Disclaimer: The following JOINT FAVORABLE Report is prepared for the benefit of the members of the General Assembly, solely for purposes of information, summarization and explanation and does not represent the intent of the General Assembly or either chamber thereof for any purpose.

SPONSORS OF BILL:

Government Administration and Elections Committee

REASONS FOR BILL:

The bill would require a public agency to notify an employee and a collective bargaining representative if it receives a request to inspect or copy records contained in that employee's files.

Substitute Language: Whenever a public agency receives a request to inspect or copy records contained in any of its employees' personnel or medical files and similar files, and the agency reasonably believes that the disclosure of such records would not legally constitute an invasion of privacy, the agency shall first disclose the requested records to the person making the request to inspect or copy such records and subsequently, within a reasonable time after such disclosure, make a reasonable attempt to send a written or an electronic copy of the request to inspect or copy such records, if applicable, or a brief description of such request, to each employee concerned and the collective bargaining representative, if any, of each employee concerned.

RESPONSE FROM ADMINISTRATION/AGENCY:

Colleen M. Murphy, Executive Director and General Counsel, Freedom of Information Commission (FOIC)
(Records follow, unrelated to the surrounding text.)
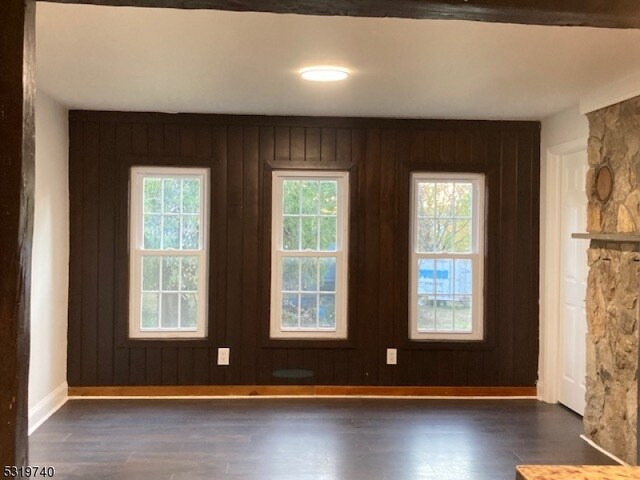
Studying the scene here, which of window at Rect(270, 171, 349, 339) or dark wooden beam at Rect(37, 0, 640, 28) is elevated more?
dark wooden beam at Rect(37, 0, 640, 28)

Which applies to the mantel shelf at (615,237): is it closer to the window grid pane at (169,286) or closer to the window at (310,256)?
the window at (310,256)

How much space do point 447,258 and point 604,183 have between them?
1.58m

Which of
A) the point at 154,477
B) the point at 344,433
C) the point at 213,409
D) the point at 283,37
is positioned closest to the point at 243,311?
the point at 213,409

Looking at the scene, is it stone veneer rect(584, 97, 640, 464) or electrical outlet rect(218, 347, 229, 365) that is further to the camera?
electrical outlet rect(218, 347, 229, 365)

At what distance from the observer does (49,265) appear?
465 centimetres

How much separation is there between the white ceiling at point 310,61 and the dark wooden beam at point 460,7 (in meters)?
1.01

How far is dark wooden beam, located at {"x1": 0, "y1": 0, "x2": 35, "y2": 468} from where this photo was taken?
164 cm

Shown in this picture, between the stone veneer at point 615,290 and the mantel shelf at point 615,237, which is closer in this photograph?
the mantel shelf at point 615,237

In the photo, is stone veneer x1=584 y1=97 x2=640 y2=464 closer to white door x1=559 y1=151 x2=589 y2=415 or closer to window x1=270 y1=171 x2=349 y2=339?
white door x1=559 y1=151 x2=589 y2=415

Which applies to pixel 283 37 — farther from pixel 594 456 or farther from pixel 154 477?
pixel 594 456

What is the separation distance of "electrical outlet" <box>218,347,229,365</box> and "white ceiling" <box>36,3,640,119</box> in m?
1.98

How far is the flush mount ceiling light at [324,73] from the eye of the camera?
3.60 meters

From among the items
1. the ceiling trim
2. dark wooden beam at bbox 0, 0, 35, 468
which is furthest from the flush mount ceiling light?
dark wooden beam at bbox 0, 0, 35, 468

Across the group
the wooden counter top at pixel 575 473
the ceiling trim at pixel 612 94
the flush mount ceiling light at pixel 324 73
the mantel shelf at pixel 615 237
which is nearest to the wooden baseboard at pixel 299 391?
the mantel shelf at pixel 615 237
The Freedom of Information (FOI) Commission opposes Raised Bill 5177. Ms. Murphy asserts that it would disrupt an entire body of case law interpreting what constitutes an invasion of privacy, as well as the process that agencies must follow in response to requests for personnel, medical, and similar files. Perkins v. Freedom of Information Commission, 228 Conn. 158 (1993); Rocque v. Freedom of Information Commission, 255 Conn. 651 (2001). They also believe that the passage of the bill will likely result in the unwarranted withholding of public records from a requestor, leading to additional complaints filed with the already resource-strapped FOI Commission.
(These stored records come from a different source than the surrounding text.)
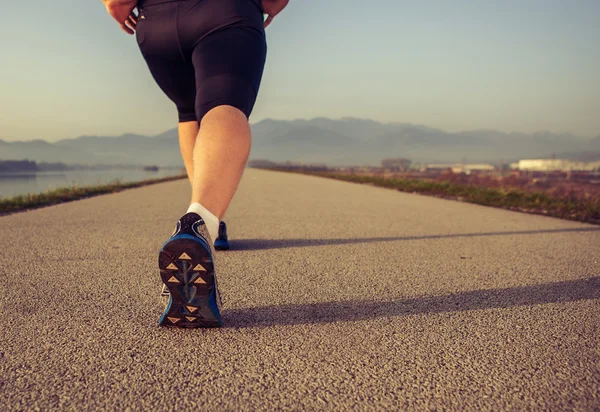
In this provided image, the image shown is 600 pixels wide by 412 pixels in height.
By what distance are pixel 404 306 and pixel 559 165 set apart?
12409 centimetres

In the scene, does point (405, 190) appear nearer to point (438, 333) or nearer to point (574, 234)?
point (574, 234)

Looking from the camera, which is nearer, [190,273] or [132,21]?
[190,273]

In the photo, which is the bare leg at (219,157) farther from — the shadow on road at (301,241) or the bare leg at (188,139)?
the shadow on road at (301,241)

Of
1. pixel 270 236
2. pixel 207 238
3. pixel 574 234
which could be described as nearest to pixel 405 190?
pixel 574 234

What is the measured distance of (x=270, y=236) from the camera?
3.59 metres

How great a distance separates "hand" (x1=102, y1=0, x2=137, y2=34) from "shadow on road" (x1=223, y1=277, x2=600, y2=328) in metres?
Result: 1.35

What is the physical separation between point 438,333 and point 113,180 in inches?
599

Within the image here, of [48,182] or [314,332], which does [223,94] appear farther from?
[48,182]

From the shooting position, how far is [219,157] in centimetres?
152

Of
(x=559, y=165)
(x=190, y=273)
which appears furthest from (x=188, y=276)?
(x=559, y=165)

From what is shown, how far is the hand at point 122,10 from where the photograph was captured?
1749 millimetres

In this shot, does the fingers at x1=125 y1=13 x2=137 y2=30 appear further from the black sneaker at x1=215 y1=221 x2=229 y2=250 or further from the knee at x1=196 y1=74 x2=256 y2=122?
the black sneaker at x1=215 y1=221 x2=229 y2=250

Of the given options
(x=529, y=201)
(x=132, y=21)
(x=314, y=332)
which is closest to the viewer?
(x=314, y=332)

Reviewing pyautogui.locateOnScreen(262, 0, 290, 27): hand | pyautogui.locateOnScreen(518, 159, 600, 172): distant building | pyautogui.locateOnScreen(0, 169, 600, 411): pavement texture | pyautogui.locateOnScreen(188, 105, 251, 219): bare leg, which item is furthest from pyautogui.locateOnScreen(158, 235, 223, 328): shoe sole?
pyautogui.locateOnScreen(518, 159, 600, 172): distant building
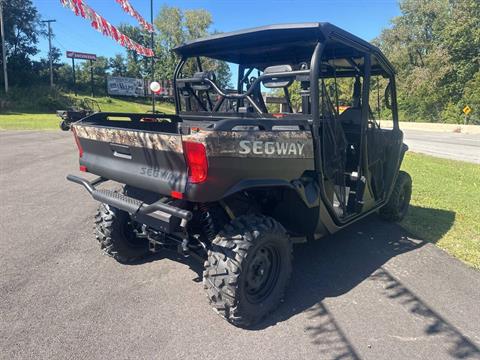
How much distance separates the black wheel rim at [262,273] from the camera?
2.95m

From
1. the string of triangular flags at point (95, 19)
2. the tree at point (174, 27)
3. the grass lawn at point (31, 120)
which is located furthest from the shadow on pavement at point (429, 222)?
the tree at point (174, 27)

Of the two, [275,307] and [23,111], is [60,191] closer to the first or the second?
[275,307]

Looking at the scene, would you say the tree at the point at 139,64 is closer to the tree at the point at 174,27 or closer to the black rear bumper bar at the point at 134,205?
the tree at the point at 174,27

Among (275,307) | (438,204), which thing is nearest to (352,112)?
(275,307)

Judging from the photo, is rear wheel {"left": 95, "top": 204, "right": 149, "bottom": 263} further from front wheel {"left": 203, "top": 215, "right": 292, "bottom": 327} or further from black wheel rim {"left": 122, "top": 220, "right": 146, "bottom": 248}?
front wheel {"left": 203, "top": 215, "right": 292, "bottom": 327}

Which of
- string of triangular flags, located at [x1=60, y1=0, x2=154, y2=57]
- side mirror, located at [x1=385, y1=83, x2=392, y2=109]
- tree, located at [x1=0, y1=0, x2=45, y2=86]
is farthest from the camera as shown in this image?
tree, located at [x1=0, y1=0, x2=45, y2=86]

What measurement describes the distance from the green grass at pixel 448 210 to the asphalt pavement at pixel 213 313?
30 centimetres

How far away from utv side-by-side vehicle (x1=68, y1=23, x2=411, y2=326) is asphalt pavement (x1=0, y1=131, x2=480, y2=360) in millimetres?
294

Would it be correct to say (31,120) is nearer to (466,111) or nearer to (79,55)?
(79,55)

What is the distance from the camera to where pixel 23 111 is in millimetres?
33406

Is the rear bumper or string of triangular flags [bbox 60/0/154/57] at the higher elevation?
string of triangular flags [bbox 60/0/154/57]

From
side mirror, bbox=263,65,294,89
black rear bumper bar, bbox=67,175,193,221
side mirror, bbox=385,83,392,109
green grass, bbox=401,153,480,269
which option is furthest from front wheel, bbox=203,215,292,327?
side mirror, bbox=385,83,392,109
NATURE AND SOURCES OF SUPPORT:

Lori J. Pelletier, President, Connecticut AFL-CIO

Ms. Pelletier explains that when Freedom of Information requests are made to public agencies regarding employee personnel, medical or other employee files that it is up to the agency to determine whether or not to inform the employee. Statute requires that they determine if the request invades the privacy of a public employee. The bill only requires that the agency inform employees. Furthermore, they argue that notification is essential to protect employees from harm or injury in the workplace and identity theft. Notifying employees would help to be one more safeguard in protecting these public servants.
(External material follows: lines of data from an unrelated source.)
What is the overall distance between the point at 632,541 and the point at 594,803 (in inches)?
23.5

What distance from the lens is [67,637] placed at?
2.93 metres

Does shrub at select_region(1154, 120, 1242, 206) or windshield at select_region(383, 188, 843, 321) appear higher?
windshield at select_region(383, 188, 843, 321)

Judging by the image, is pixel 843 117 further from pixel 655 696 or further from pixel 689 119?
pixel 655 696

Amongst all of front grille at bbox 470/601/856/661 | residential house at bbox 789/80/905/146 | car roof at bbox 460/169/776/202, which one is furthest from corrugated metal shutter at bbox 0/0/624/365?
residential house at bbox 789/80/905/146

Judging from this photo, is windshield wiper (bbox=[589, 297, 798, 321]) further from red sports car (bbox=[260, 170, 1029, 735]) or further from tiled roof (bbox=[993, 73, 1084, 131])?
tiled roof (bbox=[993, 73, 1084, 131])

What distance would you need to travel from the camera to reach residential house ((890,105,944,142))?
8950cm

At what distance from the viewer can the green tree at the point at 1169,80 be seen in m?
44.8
Stuart Savelkoul, Chief of Staff, American Federation of Teacher, Connecticut

One of the many reasons they support the bill is because teachers and paraeducators are sometimes targeted by gangs. The legislation would help prevent information from being made available that may harm public employees and ensure that they and their union representative are notified when information is requested.

Police Officers Association of CT

The Police Officers Association supports the bill because they believe that FOI requests are often a “fishing expedition” to receive personal information about police officers from people who may wish to do them harm. They believe that police officers should have the opportunity to work with town officials to see if the request is an invasion of an officer's personal privacy and if it is not related to issues of public concern and is designed to harass a police officer.

NATURE AND SOURCES OF OPPOSITION:

Kaley Lentini, Legislative Counsel, American Civil Liberties Union of Connecticut (ACLU-CT)

Ms. Lentini noted that the current exemption for agency records allows the agency to determine if the disclosure of the records would constitute an invasion of privacy. The ACLU believes that making the notification mandatory will only increase the occurrence of agencies withholding disclosures that do not warrant being withheld and create less transparency.